Autre sujet de satisfaction : l’an dernier, sur les 192 sollicitations reçues par ATB, 95 ont débouché sur un tournage, soit près d’un contact sur deux. Un pourcentage encore plus important que les autres années, signe de la réactivité du service qui doit être en mesure de répondre très vite. « C’est une course permanente contre la montre ». ATB intervient parfois très en amont des tournages. « Pour un téléfilm en cours d’écriture qui pourrait se passer en forêt de Brocéliande, j’ai proposé à la production d’organiser un séjour sur place et de lui faire rencontrer des personnes-ressources qui pourraient l’aider tant au niveau artistique que logistique. » Et c’est aussi à la demande de Catherine Delalande que les bureaux d’accueil de tournage régionaux ont, depuis quelques années, accès au Salon des lieux de tournage qui a lieu chaque année à Paris. « C’est un rendez-vous très identifié qui était à l’origine réservé à la région parisienne. Cette année, j’en suis revenue avec deux projets de téléfilms. Quand ils seront plus avancés, j’organiserai des visites de lieux qui pourraient être intégrés au scénario. Il ne s’agit pas d’intervenir sur l’écriture, mais d’éviter aux productions de passer à côté de quelque chose ». En matière de tournage, l’anticipation peut faire gagner du temps et donc de l’argent…
Nathalie Marcault
Crédits photographiques :
Photo de Une : Sire Gauvain et le chevalier vert, court métrage de Martin Beilby. Produit par TFD Films. Copyright : Sei Ito.

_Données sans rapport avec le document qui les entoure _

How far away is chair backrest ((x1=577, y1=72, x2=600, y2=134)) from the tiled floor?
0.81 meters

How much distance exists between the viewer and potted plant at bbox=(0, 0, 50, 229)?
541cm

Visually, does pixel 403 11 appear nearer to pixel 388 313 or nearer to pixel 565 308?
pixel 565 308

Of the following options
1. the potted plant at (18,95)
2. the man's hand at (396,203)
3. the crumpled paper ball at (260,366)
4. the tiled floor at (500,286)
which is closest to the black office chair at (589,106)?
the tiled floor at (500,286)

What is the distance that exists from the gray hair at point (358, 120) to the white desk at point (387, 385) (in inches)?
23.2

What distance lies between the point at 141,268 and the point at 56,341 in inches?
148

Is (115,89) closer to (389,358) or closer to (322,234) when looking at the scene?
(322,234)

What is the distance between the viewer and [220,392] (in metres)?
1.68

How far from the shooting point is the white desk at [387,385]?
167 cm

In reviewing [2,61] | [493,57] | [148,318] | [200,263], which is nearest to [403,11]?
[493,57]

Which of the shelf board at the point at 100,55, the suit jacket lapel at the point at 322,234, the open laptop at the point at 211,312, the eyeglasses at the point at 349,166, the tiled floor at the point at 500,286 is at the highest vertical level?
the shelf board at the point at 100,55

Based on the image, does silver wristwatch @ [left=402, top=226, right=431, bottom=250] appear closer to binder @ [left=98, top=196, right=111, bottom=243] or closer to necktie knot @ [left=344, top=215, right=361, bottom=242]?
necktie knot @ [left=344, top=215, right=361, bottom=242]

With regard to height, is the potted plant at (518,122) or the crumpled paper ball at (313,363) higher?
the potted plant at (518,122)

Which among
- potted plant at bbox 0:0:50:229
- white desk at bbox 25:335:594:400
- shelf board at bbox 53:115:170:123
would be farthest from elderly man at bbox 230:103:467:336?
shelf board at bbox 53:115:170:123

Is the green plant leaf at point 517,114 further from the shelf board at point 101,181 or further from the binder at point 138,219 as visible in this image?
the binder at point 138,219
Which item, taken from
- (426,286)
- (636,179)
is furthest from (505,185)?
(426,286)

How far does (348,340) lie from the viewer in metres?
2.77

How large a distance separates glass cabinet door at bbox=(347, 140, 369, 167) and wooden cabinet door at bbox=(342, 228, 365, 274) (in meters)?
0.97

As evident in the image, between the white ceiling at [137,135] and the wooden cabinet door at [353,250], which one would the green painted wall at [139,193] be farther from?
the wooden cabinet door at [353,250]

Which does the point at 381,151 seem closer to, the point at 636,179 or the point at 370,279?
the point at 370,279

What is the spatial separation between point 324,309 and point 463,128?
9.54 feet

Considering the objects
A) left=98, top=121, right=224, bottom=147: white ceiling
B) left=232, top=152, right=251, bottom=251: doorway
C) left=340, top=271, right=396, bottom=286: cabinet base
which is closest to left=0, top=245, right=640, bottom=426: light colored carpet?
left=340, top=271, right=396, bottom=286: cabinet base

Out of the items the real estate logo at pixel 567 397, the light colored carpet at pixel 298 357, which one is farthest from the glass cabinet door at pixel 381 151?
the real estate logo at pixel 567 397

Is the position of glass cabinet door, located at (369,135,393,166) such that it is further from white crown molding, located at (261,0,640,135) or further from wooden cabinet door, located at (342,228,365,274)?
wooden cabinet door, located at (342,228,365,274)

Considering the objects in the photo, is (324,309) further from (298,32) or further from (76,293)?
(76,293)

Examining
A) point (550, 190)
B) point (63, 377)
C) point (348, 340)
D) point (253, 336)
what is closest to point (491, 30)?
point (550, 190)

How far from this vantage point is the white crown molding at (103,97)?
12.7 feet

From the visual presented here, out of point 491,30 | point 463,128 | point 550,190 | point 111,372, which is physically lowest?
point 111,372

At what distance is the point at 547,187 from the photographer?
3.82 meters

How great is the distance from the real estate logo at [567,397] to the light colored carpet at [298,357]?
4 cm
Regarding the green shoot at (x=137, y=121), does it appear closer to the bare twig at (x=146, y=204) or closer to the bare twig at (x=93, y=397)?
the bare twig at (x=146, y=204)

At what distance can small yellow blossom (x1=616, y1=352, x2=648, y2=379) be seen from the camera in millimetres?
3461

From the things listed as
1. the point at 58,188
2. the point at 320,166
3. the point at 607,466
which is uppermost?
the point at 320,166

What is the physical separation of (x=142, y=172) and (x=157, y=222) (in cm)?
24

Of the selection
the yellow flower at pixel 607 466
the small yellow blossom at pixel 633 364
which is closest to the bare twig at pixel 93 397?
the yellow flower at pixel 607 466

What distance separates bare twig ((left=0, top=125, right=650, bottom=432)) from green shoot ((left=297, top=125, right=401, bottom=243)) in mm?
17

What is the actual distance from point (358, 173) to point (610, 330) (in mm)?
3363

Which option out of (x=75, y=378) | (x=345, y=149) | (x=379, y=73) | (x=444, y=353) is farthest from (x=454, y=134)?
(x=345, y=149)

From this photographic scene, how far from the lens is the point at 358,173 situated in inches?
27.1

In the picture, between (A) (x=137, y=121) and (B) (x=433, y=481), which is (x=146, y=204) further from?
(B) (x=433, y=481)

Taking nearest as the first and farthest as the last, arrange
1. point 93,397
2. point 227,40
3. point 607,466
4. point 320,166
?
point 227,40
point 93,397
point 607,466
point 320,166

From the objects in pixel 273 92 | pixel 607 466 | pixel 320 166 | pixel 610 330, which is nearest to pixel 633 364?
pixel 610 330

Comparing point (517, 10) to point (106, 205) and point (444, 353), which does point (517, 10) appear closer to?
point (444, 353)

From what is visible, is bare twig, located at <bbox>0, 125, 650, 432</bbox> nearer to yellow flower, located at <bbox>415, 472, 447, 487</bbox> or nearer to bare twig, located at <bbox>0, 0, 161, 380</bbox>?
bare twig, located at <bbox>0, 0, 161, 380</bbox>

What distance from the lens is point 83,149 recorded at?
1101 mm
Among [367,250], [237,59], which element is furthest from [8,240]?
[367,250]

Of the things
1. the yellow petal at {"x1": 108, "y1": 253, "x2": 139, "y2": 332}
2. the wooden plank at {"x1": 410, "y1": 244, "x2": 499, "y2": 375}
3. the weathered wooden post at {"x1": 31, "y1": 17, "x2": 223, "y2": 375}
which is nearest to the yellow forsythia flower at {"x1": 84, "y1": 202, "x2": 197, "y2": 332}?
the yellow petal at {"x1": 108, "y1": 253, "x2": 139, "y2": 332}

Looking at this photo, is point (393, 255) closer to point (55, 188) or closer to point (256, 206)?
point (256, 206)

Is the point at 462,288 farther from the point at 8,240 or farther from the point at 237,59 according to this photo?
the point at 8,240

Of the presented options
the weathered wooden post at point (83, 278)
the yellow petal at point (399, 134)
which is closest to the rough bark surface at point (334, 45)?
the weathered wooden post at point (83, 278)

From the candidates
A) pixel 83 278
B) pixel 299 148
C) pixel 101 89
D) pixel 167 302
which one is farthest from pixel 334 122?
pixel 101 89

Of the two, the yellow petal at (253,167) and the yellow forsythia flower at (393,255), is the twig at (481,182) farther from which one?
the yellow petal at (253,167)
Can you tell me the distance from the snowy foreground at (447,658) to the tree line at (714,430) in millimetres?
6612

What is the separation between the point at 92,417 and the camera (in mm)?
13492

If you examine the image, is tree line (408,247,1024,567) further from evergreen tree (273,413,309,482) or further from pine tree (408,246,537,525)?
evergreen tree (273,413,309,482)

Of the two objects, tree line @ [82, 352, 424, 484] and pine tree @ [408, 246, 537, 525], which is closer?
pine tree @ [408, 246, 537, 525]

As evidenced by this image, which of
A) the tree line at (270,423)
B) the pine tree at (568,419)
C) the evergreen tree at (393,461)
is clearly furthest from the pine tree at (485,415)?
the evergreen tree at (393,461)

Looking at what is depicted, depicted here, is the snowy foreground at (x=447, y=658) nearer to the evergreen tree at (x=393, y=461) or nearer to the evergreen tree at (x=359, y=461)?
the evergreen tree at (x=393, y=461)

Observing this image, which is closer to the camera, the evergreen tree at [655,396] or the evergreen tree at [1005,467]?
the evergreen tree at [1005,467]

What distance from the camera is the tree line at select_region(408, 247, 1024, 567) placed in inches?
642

Les Chaises musicales, premier long métrage de la rennaise Marie Belhomme avec Isabelle Carré. Produit par 31 Juin Films. Copyright ATB/CRTB.
An dianav a rog ac’hanon, court métrage de Avel Corre, avec Nolwenn Corbel, produit par Tita Productions. Copyright ATB/CRTB.
Les Châteaux de sable, long métrage d’Olivier Jahan avec Emma de Caunes. Le film, produit par Kizmar Films et Noodles Production, sort en salles de 1er avril.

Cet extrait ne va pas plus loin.